Aim: Every line from the one with "Given the choices" to the end of the data needs to be copied exactly, and no line before it.
# START OF Data
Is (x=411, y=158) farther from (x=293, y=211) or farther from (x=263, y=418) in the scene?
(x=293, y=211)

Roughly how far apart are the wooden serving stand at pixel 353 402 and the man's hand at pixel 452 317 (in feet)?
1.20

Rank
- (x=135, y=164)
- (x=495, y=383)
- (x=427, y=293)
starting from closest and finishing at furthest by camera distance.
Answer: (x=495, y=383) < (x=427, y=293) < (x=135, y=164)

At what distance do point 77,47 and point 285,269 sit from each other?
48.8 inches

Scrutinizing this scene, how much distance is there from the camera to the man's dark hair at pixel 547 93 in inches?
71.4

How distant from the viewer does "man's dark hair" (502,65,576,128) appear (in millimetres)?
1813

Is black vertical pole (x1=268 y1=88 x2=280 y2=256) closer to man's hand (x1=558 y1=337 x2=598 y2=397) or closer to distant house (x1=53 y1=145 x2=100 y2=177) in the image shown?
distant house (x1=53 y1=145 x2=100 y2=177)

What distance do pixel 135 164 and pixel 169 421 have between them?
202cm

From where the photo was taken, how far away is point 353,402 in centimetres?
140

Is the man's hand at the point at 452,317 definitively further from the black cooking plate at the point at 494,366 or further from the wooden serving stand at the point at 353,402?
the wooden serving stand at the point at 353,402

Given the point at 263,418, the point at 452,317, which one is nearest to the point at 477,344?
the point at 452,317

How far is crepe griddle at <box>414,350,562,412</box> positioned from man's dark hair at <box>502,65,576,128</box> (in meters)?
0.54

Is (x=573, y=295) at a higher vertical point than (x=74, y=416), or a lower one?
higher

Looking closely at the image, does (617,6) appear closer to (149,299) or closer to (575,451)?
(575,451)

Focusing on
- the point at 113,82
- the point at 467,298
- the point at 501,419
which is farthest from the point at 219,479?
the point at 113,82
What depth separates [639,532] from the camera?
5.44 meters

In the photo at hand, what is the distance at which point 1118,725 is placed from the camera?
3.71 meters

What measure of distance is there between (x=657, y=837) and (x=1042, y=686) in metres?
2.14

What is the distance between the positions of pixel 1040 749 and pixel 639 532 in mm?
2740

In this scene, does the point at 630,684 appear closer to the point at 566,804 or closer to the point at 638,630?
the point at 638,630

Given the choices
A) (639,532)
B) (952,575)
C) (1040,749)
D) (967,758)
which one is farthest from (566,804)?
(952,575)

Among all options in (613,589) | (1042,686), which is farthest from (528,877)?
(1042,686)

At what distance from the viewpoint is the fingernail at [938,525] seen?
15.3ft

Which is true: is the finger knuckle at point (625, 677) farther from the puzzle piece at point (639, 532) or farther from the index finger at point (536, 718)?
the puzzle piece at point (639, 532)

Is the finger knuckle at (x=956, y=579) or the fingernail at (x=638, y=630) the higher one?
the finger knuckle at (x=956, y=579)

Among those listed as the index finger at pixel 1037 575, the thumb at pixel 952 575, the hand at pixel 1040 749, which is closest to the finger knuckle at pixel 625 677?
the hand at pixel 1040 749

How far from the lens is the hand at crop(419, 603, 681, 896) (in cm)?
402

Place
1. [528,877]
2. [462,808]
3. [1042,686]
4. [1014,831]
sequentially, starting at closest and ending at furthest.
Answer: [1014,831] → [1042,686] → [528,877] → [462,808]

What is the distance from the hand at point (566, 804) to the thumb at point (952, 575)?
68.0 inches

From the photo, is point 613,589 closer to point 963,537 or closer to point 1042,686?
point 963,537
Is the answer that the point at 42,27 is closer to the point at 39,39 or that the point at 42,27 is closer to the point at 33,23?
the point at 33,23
# END OF Data
Final result:
Given the choices
A) (639,532)
B) (952,575)
C) (1040,749)
D) (967,758)
which one is farthest from (566,804)?
(952,575)

Among all options in (613,589) | (1042,686), which is farthest from (528,877)?
(1042,686)

At what distance from the viewpoint is the fingernail at [938,525] seen?
15.3ft

Which is true: is the finger knuckle at point (625, 677) farther from the puzzle piece at point (639, 532) or farther from the index finger at point (536, 718)?
the puzzle piece at point (639, 532)

Is the finger knuckle at (x=956, y=579) or the fingernail at (x=638, y=630) the higher one?
the finger knuckle at (x=956, y=579)

Among those listed as the index finger at pixel 1037 575, the thumb at pixel 952 575, the hand at pixel 1040 749, which is closest to the finger knuckle at pixel 625 677?
the hand at pixel 1040 749

How far from the lens is the hand at crop(419, 603, 681, 896) (in cm)?
402

Place
1. [528,877]
2. [462,808]
3. [1042,686]
4. [1014,831]
sequentially, starting at closest and ending at furthest.
Answer: [1014,831] → [1042,686] → [528,877] → [462,808]

What is the distance from the hand at point (566, 804) to the thumb at point (952, 575)?
68.0 inches

From the photo, is point 613,589 closer to point 963,537 or closer to point 1042,686?
point 963,537
Is the answer that the point at 42,27 is closer to the point at 39,39 or that the point at 42,27 is closer to the point at 33,23?
the point at 33,23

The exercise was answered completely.